*THE PROBLEM*: Repeat the entries below word for word, though any picture in them should be dropped.

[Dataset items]
────
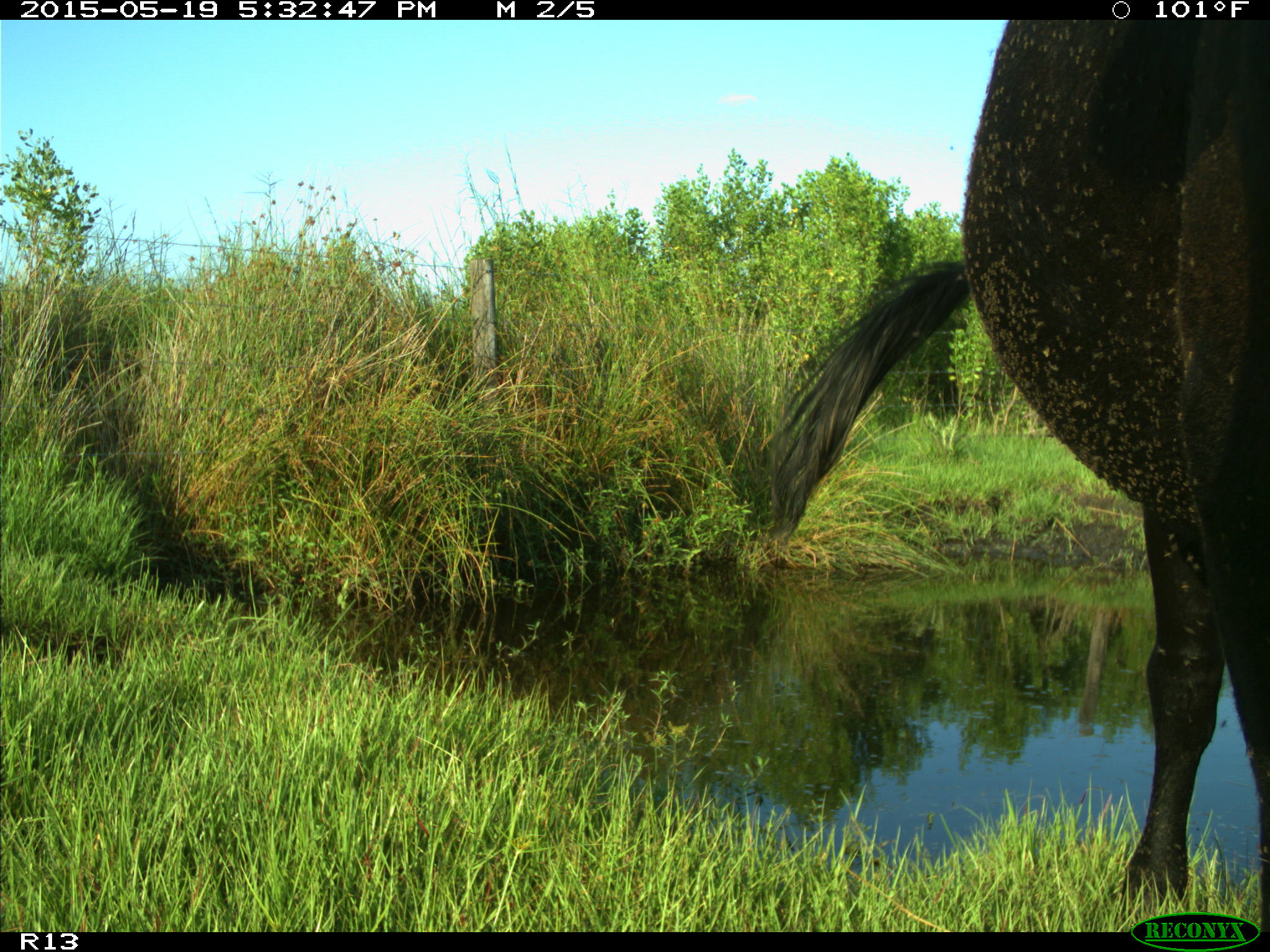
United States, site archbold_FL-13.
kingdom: Animalia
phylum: Chordata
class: Mammalia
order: Artiodactyla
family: Bovidae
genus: Bos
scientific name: Bos taurus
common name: domestic cow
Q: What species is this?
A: Bos taurus (domestic cow).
────
*RESULT FOR THIS EXERCISE*:
United States, site archbold_FL-13.
kingdom: Animalia
phylum: Chordata
class: Mammalia
order: Artiodactyla
family: Bovidae
genus: Bos
scientific name: Bos taurus
common name: domestic cow
Q: What species is this?
A: Bos taurus (domestic cow).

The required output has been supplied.